### What is asked
Reproduce the lines below word for word, leaving out the pictures.

** Start Records shown **

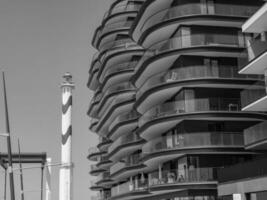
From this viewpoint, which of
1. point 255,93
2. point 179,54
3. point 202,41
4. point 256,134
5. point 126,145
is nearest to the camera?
point 256,134

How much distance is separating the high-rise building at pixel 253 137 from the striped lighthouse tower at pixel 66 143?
75.0 ft

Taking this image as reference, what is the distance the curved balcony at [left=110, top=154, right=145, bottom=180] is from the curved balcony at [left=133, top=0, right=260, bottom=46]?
1819 centimetres

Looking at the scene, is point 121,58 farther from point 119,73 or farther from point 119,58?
point 119,73

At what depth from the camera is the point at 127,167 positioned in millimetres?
71812

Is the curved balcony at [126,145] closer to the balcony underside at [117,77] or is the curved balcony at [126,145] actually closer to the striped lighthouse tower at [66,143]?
the balcony underside at [117,77]

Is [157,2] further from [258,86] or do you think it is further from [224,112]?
[258,86]

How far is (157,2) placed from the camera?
59.3 metres

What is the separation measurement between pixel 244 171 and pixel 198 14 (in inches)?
775

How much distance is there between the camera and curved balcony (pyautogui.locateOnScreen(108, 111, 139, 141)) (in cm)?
7450

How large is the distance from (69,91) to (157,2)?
1789cm

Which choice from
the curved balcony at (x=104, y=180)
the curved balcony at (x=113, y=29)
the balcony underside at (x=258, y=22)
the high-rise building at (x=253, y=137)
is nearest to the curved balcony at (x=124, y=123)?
the curved balcony at (x=104, y=180)

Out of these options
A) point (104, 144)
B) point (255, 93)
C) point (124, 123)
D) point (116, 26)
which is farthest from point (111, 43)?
point (255, 93)

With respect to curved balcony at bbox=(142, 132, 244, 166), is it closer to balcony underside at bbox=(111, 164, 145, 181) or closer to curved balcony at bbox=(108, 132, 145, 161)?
balcony underside at bbox=(111, 164, 145, 181)

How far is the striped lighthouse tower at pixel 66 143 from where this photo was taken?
63.4 m
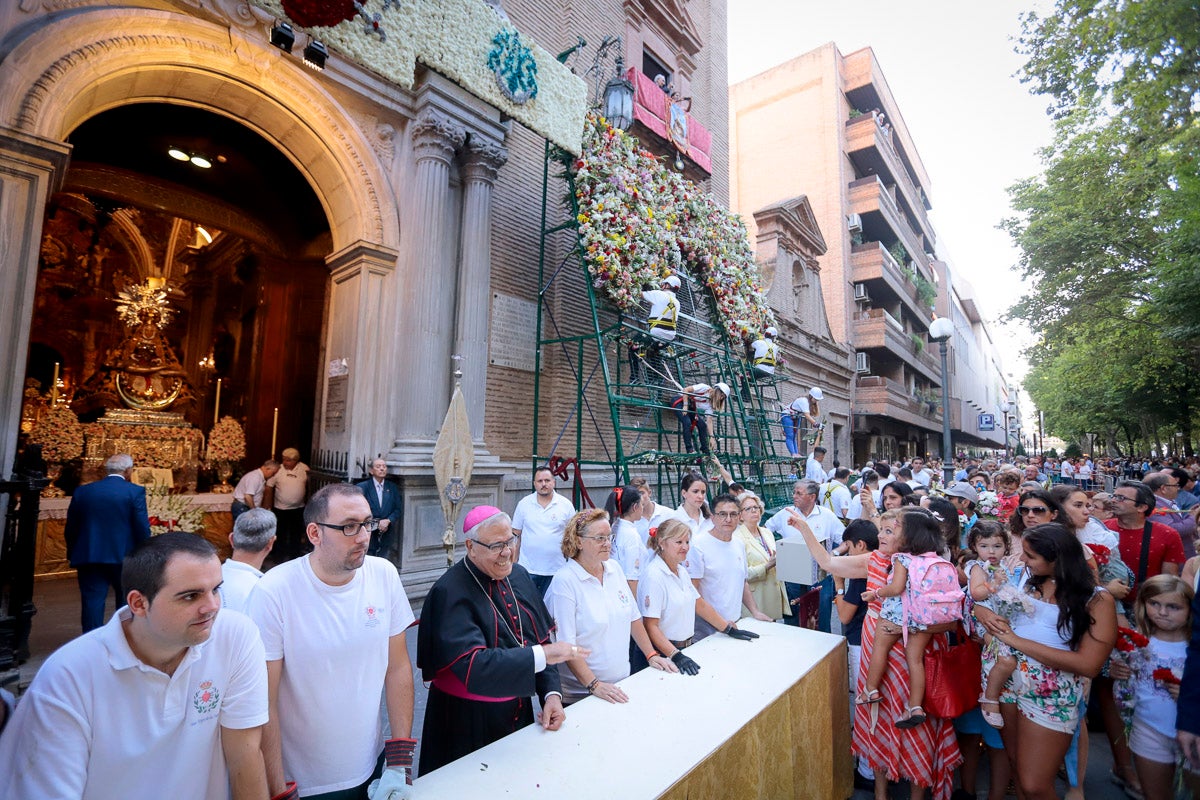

** End Records shown **

### Written answer
From this viewpoint, which of
1. point 255,93
2. point 179,54
3. point 202,41
4. point 256,134
5. point 126,145
is nearest to the camera?
point 256,134

How much distance is separating the high-rise building at pixel 253 137 from the striped lighthouse tower at pixel 66 143?
75.0 ft

Taking this image as reference, what is the distance the curved balcony at [left=110, top=154, right=145, bottom=180] is from the curved balcony at [left=133, top=0, right=260, bottom=46]?
1819 centimetres

Looking at the scene, is point 121,58 farther from point 119,73 or farther from point 119,58?
point 119,73

At what depth from the camera is the point at 127,167 positioned in millimetres?
71812

Is the curved balcony at [126,145] closer to the balcony underside at [117,77] or is the curved balcony at [126,145] actually closer to the striped lighthouse tower at [66,143]?
the balcony underside at [117,77]

Is [157,2] further from [258,86] or do you think it is further from [224,112]?
[258,86]

How far is (157,2) placed from the camera?
59.3 metres

What is the separation measurement between pixel 244 171 and pixel 198 14 (in inches)?
775

How much distance is there between the camera and curved balcony (pyautogui.locateOnScreen(108, 111, 139, 141)) (in cm)?
7450

How large is the distance from (69,91) to (157,2)?
1789cm

Which choice from
the curved balcony at (x=104, y=180)
the curved balcony at (x=113, y=29)
the balcony underside at (x=258, y=22)
the high-rise building at (x=253, y=137)
is nearest to the curved balcony at (x=124, y=123)?
the curved balcony at (x=104, y=180)

Out of these options
A) point (104, 144)
B) point (255, 93)
C) point (124, 123)
D) point (116, 26)
which is farthest from point (111, 43)?
point (255, 93)

With respect to curved balcony at bbox=(142, 132, 244, 166), is it closer to balcony underside at bbox=(111, 164, 145, 181) or closer to curved balcony at bbox=(108, 132, 145, 161)?
balcony underside at bbox=(111, 164, 145, 181)

How far is the striped lighthouse tower at pixel 66 143 from where this photo was taken?
63.4 m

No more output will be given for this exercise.